枕草子を英語で

The Pillow Book

久々英語のラジオ講座のテキストを買った。

左の「Enjoy Simple English」だ。
「辞書がなくても読めた、聞けたを毎日体感!」というキャッチフレーズで売り出している。私も何年か聞いているが、毎日5分の英文をシャワーのように浴びるように聞くもので、内容が結構面白い。

しばらく忙しくて聞く暇がなかったが、今年はJapanese Classicsとして、「枕草子」が取り上げられているので、買うことにした。

枕草子を英語でいうと、The Pillow  Book というとは、そのままじゃないかと思いながら読んでみた。

For spring, 

春はあけぼの。やうよう白くなりゆく、山際すこし明かりて、紫立ちたる雲の細くたなびきたる。

ここは英語ではどのように表現されているのだろう。

 For spring, it is the dawn that is most beautiful.
The skies on top of mountains become lighter and lighter with the rising of the sun.
The long thin clouds that turn light purple are a sight to be enjoyed, too.

清少納言の書く「枕草子」は、短い文章で書かれているのが特徴。それを英訳するときには、言外に含まれている内容を言葉にして表現する必要があることがわかる。

「枕草子」の「春はあけぼの・・・」の段は、このあとに夏、秋、冬と続く。
350字ぐらい、原稿用紙1枚に満たない文章である。
Enjoy Simple English ではB5の用紙で1枚半ぐらいかけて英訳されている。

しかし本文を知らない日本人が読むと、その内容がよく分かるのは確かだ。
そこにこの Enjoy Simple English のテキストの面白さがあると思う。

Things that make your heart dance

「心ときめきするもの。雀の子飼ひ。乳児(ちご)遊ばするところの前渡る。
よき薫き物(たきもの)たきて、一人臥したる。唐鏡(からかがみ)のすこし暗きみたる。よき男の、車停めて、案内し問わせたる。 頭(かしら)洗ひ、化粧じて、香ばしう染(し)みたる衣(きぬ)など着たる。ことに見る人なき所にても、心のうちは、なほいとをかし。 待つ人などのある夜、雨の音、風の吹き揺るがすも、ふと驚かる。」 第26段「心ときめきするも」より

英訳を見てみよう。

Things that make your heart dance: Keeping baby birds as pets.
Passing by people playing with their babies.
Lying down alone in a room with incense burning.
When you look into a foggy mirror from a foreign country.
When you see a man of high rank stop his wagon and get his servant to ask someone something.
When you wash your hair, do your make up, and wear a nice-smelling kimono. Even if no one sees you all dressed up, your heart dances, and it’s a nice feeling.
The sounds of rain or the rattle of the house when the wind blows while you wait for your lover to come.
Those sounds make your heart skip a beat.

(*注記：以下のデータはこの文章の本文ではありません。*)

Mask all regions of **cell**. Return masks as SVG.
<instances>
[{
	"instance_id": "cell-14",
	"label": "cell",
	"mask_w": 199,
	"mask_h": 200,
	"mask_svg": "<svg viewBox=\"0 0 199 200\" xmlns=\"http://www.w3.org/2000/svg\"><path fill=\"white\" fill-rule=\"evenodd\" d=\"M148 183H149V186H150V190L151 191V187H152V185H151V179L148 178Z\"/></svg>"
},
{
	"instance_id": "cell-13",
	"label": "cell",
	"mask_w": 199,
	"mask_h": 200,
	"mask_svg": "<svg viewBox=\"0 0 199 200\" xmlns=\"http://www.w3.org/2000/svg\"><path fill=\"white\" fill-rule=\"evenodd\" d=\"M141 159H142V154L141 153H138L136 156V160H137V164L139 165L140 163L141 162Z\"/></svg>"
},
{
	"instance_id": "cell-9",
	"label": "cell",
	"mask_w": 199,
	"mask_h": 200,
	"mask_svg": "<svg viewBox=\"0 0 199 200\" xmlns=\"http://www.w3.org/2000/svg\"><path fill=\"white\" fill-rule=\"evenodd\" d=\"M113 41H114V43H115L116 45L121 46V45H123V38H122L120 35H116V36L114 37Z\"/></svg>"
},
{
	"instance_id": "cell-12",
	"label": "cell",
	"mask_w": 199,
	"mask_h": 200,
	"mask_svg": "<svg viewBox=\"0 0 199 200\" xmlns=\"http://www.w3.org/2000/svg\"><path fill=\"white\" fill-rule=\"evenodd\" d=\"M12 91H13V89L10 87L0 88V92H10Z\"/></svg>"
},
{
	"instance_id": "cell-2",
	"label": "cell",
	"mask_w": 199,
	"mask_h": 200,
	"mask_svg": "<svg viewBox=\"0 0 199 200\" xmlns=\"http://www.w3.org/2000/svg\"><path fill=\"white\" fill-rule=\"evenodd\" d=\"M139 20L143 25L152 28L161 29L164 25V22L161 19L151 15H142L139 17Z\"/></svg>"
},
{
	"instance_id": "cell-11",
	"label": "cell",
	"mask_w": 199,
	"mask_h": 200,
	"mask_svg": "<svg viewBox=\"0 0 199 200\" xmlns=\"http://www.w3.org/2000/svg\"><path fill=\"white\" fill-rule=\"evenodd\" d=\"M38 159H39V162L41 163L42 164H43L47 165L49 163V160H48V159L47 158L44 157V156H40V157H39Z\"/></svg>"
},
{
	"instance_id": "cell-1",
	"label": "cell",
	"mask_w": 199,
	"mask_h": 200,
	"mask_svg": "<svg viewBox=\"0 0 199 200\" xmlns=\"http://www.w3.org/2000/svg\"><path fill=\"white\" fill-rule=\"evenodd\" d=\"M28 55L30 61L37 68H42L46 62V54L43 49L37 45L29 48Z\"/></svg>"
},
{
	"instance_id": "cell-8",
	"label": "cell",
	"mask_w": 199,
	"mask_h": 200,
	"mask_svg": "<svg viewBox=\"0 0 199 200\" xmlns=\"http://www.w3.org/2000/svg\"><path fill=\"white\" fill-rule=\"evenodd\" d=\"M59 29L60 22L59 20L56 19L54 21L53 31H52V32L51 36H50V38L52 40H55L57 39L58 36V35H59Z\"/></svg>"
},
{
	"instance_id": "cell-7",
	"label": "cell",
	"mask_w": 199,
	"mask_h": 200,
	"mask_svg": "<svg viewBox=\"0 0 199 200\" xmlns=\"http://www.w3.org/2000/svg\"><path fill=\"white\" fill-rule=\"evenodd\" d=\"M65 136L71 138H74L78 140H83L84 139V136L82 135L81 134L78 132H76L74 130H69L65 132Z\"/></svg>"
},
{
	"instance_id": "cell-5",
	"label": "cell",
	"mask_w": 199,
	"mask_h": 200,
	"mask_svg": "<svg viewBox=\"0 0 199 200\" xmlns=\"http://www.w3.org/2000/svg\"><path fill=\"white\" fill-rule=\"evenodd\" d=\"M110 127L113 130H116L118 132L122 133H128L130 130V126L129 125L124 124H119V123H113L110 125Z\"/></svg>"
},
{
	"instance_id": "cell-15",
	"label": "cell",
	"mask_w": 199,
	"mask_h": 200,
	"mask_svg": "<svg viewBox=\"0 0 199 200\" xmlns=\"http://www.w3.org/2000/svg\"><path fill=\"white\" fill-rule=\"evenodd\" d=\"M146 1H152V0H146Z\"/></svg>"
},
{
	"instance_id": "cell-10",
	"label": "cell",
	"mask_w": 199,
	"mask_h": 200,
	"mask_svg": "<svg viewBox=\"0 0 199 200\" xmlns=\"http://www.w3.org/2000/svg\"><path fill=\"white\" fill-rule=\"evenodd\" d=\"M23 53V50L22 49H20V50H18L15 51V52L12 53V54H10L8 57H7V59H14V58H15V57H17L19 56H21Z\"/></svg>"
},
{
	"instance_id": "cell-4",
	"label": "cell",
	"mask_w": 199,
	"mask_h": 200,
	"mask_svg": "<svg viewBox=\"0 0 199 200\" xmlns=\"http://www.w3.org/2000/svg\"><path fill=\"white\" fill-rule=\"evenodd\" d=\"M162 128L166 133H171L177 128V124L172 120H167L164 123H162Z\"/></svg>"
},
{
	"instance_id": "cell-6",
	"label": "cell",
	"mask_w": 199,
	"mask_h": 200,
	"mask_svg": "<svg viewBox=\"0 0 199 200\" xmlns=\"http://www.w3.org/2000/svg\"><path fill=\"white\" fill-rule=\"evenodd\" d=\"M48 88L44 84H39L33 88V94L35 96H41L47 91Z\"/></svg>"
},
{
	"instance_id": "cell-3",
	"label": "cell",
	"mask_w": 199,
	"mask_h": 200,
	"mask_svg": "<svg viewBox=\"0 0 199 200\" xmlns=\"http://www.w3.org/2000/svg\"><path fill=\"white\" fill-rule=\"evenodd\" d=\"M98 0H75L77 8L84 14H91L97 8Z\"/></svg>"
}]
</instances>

ここは清少納言の美意識が書かれているところで、今の時代にも通じるセンスを感じる文章。原文の短いセンテンスでは、現代の人には説明不足で、一読ではわかりにくい感じがする(私はそうだ)が、英訳のほうがなんとなく雰囲気がわかるような気がする。「ときめく」が
make your heart dance
と訳すとは、知らなかった。 

「枕草子」は、高校の時の古文で、いくつかの段を勉強したことがあるが、全体についてはよく知らなかった。
図書館や家にある本を調べてみると、大きくわけて4系統の写本があるそうだ。
左の本(NHK 出版 山口仲美著 「100分で名著ブックス 枕草子 清少納言 どうして、春はあけぼの?)によると、
①三巻にまとめられた三巻本系統
②歌人・能因のところに伝わった能因本(伝統因所持本ともいう)
③前田家に伝わった前田家本
④堺に住む僧に伝わった堺本系統
の4種類だそうだ。
その写本は、内容を見ると配列の順序が大きく違っていると言う。したがって「何段」といっても、写本によってその内容は違ってくる。現在の多くは三巻系統の本が多く使われているそうだ。

「心ときめき・・・」の段は、ここでは第26段と書いたが、それは左の本、
(角川ソフィア文庫 「枕草子」)によっている。

しかし講談社の 大庭みな子著 「枕草子」では第29段に分類されている。

日栄社 橋本 武著 「イラスト古典全訳 枕草子」では、第27段とされている。使っている写本によって段は違っているのがわかる。

したがって枕草子の場合は第何段といっても写本によってその内容は変わってくるのでその段の最初のいくつかの言葉をそえて説明するようだ。
第1段「はるはあけぼの・・・」
第26段「心ときめき・・」のように書かれていることが多いのは、そういう理由があらからということがわかった。

今回は Enjoy Simple English の1日分をとりあげた。残りの分は次回に書く予定。